Bek Uruguay, yang biasanya merupakan salah satu pemain tim yang paling tangguh secara mental, telah berjuang sejak kekalahan telak 0-3 dari Chelsea di Stamford Bridge, sebuah pertandingan di mana kesalahannya berkontribusi langsung pada gol pembuka.
Ketika beban emosional malam itu masih ada, Araujo mencapai titik di mana dia merasa tidak mampu tampil di level biasanya dan meminta izin dari klub untuk mundur.
Menjauh dari pusat perhatian
Bek tengah tersebut meminta waktu untuk memutuskan hubungan, memulihkan emosi, dan pulih dari apa yang digambarkan klub sebagai periode tekanan mental yang signifikan.

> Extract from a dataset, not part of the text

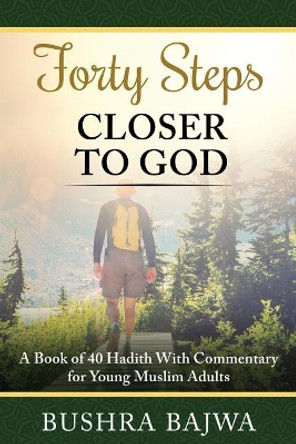 Forty Steps Closer to God: A Book of 40 Hadith with Commentary for Young Muslim Adults by Bushra Bajwa 9781796222111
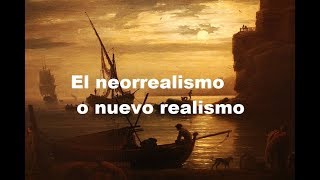 Nuevo realismo o Neorrealismo [upl. by Oicram815]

Barcelona sepenuhnya memahami keseriusan permintaannya, dan keputusan dibuat untuk memprioritaskan kesejahteraan sang pemain di atas semua pertimbangan kompetitif.
Kini sudah dua minggu empat pertandingan sejak Araujo terakhir kali tampil berseragam Blaugrana.

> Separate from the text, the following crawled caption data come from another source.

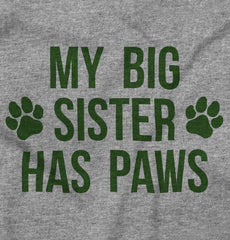 My Big Sister Has Paws Romper Bodysuit-Direct To Garment Print-Brisco Baby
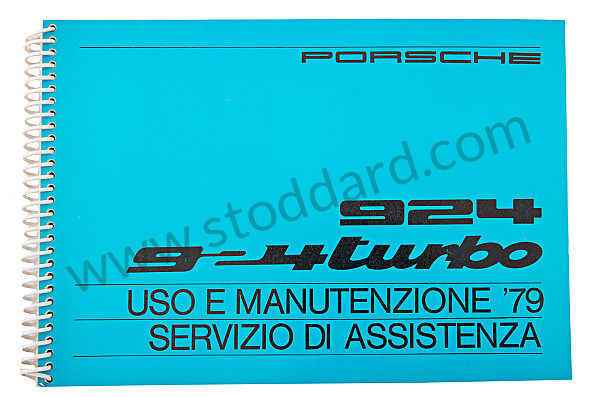 WKD468240 - USER AND TECHNICAL MANUAL FOR YOUR VEHICLE IN ITALIAN 924 TURBO 1979 for Porsche 
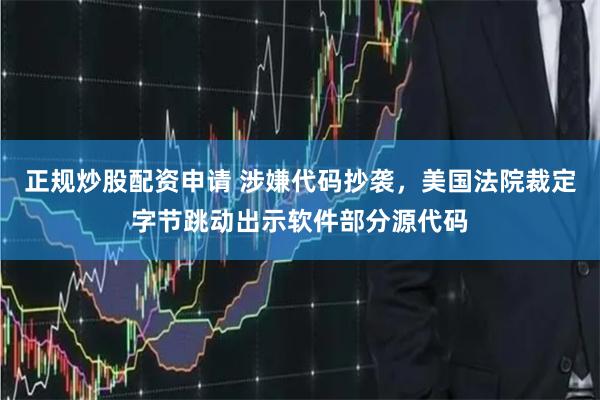 正规炒股配资申请 涉嫌代码抄袭，美国法院裁定字节跳动出示软件部分源代码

🩵 pic.twitter.com/UbkFbdmUwd
— Pilih Uruguaya (@Uruguay) 9 Desember 2025
Selama masa ini, dia telah melakukan perjalanan ke Israel untuk memulai retret spiritual singkat, sebuah kesempatan baginya untuk menjernihkan pikiran, menjelajahi lingkungan budaya dan agama yang berbeda, dan menemukan ketenangan yang dia butuhkan saat ini.
Perjalanan ini tidak dimaksudkan untuk absen dalam waktu lama, melainkan periode refleksi singkat, jalan-jalan, dan pemulihan emosi.
Pesan dari Uruguay
Di dunia sepak bola, ada empati yang luas terhadap situasinya.

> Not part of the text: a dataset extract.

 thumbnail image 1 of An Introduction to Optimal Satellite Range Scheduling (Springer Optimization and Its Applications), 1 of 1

Baik Barcelona maupun tim nasional Uruguay secara terbuka menyatakan solidaritasnya, dan mengakui bahwa tantangan Araujo lebih dari sekadar olahraga.
Dalam pesan menyentuh hati yang dibagikan di media sosial, Uruguay menulis, “Kami bersamamu, Ronald!” di samping foto bek di tim nasional menarik.
Barcelona telah menegaskan bahwa Araujo tidak akan terburu-buru kembali.
Klub ingin dia kembali hanya ketika dia merasa siap secara mental, percaya bahwa jeda ini akan membantunya mendapatkan kembali ketenangan, kekuatan dan ketenangan yang selalu menentukan karakternya.